▶ Extract
Tag: angela merkel

Germany Is Phasing Out Coal, Moving to Renewable Energy

Othman Mekhloufi | United States

A government-appointed German ‘Coal Commission’ released a recommendation to the German government on the morning of January 26th. The goals of said recommendation are to curb carbon emissions, turn to renewable energy, and take steps towards the deceleration of climate change.

The Report

The 28-member commission represents various German mining regions and utility companies. After 21 hours of negotiations, they reached a decision to fully phase out coal over a 19 year period (by 2038). This move will, in turn, shut down all 84 of Germany’s coal plants. Germany has also moved to fully shut down all of its nuclear power plants by 2022. This decision is part of another report by the commission that was legislated in 2011.  As of now, Germany shut down 12 of the 19 nuclear power plants in the nation.

The progress will be regularly reviewed by the commission in 2023, 2026, and also 2029. The goal is to find out if phasing out coal is possibly by 2035. Nonetheless, 2038 will remain the legally defined date to fully phase out coal pending German government drafting legislation based on the report.

▶ Stated goal 1
Which lines of the records below contain the string "open"? Copy each of those lines.
The records that follow are unrelated to the coal phase-out article.

▶ Information shown
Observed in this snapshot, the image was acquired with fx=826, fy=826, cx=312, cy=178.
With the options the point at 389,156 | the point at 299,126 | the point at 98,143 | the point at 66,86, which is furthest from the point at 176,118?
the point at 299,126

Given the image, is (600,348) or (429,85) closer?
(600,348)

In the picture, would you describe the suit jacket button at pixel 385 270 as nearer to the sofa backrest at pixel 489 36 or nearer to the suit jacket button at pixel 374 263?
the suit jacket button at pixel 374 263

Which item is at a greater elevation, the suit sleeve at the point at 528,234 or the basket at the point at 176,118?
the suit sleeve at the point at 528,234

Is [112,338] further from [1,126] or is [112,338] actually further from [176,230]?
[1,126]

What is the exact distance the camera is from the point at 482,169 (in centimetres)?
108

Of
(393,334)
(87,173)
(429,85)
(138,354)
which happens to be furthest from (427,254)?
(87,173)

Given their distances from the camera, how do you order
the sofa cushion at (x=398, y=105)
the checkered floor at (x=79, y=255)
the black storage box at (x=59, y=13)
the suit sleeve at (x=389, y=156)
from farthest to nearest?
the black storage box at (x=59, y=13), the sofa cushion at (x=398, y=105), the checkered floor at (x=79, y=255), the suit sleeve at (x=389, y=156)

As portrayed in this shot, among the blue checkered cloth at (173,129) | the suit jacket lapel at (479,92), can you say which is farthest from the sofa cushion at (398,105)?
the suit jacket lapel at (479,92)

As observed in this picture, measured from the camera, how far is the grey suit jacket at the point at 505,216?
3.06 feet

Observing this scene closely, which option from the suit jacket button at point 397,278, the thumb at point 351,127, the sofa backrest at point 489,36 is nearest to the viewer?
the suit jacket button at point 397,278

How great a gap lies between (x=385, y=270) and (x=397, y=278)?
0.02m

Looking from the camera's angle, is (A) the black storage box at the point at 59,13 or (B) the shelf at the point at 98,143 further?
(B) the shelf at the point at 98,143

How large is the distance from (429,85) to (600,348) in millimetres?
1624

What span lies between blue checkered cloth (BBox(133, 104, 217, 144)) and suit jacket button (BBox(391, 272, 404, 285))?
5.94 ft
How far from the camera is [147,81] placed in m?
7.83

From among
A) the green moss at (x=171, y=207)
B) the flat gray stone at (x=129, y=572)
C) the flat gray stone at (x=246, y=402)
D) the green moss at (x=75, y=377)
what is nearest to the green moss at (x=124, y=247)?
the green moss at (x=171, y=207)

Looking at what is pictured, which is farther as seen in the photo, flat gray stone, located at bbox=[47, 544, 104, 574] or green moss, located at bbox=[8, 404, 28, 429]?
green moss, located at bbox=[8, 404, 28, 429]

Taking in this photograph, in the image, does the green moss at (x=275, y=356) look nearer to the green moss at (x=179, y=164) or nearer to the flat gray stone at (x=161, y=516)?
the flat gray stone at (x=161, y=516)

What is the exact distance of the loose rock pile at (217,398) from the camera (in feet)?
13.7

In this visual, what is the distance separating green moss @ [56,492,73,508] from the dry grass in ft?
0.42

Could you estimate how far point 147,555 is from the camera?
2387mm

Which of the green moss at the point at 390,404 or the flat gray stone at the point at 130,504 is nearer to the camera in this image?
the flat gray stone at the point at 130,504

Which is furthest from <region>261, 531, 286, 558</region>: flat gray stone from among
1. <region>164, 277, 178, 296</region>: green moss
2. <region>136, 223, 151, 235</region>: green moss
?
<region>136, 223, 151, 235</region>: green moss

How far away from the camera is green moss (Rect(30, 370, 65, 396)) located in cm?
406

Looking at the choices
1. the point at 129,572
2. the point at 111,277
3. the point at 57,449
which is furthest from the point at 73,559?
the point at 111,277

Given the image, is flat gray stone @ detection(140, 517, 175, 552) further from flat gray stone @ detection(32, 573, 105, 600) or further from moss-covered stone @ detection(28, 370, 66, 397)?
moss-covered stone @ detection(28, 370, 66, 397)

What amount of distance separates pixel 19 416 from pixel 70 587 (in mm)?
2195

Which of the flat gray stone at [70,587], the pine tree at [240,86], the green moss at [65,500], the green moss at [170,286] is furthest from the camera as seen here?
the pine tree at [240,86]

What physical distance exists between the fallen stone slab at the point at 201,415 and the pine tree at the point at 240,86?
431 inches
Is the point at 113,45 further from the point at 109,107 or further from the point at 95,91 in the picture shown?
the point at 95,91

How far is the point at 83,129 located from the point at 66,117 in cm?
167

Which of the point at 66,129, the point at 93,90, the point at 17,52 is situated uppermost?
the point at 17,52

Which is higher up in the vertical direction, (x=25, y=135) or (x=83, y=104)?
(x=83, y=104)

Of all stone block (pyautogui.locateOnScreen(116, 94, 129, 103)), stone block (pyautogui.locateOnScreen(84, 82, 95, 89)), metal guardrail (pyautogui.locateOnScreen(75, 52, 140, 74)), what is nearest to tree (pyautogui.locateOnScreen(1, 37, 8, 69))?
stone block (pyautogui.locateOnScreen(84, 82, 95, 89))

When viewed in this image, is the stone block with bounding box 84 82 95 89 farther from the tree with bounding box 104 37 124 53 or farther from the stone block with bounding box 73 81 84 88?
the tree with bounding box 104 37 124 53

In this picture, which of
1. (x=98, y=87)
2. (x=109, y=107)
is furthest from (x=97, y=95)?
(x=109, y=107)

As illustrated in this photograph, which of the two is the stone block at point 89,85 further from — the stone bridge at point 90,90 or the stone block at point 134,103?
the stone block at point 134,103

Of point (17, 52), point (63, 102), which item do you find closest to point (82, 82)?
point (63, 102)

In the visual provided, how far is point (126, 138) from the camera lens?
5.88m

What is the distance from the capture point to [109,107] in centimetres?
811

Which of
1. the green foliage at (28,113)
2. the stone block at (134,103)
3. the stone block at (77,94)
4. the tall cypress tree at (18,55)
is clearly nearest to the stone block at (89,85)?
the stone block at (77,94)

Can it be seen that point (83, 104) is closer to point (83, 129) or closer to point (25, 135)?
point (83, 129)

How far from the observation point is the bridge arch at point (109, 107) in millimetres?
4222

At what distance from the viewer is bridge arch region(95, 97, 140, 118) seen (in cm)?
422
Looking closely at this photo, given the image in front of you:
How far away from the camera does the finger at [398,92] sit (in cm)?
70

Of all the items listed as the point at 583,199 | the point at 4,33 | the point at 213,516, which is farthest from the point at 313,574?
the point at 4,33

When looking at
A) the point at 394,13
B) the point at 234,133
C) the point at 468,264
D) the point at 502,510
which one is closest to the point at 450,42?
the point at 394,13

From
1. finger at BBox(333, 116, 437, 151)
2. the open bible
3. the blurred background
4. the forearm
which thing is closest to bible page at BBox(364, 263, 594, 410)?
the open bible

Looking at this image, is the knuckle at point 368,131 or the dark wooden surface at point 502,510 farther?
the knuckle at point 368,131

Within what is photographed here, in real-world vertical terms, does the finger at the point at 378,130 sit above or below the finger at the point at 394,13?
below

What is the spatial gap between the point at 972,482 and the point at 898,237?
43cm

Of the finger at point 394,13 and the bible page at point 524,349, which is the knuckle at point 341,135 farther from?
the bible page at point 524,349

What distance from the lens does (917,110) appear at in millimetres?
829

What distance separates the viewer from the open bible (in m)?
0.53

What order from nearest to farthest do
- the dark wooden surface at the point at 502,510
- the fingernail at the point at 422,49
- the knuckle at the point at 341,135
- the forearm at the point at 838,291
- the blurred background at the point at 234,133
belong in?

▶ Stated goal 2
Can you pick up the article on Germany's coal phase-out above and continue it from its final sentence?

▶ Exercise response 1
2. the open bible
the open bible
What distance separates the viewer from the open bible (in m)?

▶ Exercise response 2
The commission’s report is not legally binding as it still requires the action of the federal government. The report holds a set of guidelines and suggestions for the federal government to legislate accordingly in hopes of curbing climate change and CO2 emissions. German Chancellor Angela Merkel will likely approve the commissions’ proposal.

Coal in Germany

Coal plants in Germany currently account for 40% of electricity and power production. Renewable energy surpassed coal as the leading source in 2018. It now accounts for 41% of energy use. By fully phasing out coal and nuclear power, Germany aims to rely on renewable energy. Ideally, renewable energy will provide 60%-85% of Germany’s power.

Germany is currently #8 in global coal consumption, although the nation only accounts for 2% of such emissions.

The Impact

There are roughly 60,000 jobs with ties to the coal industry. Consequently, phasing out coal would put those jobs in jeopardy. There will likely be negative economic repercussions which will fall upon the companies and workers, as well as the families of workers. However, the commission allocated for $45 billion in aid to ease the economic hardships caused by their decision to end the industry. The aid includes an adjustment fund, as well as pension compensation for all employees aged 58 years or older. Younger workers out of a job will also receive aid in the form of education and training for jobs in renewable energy sources.

As we move towards the future, coal is being phased out on a global scale. Climate change is progressing. Therefore, many believe the shift towards renewable energy sources is a must.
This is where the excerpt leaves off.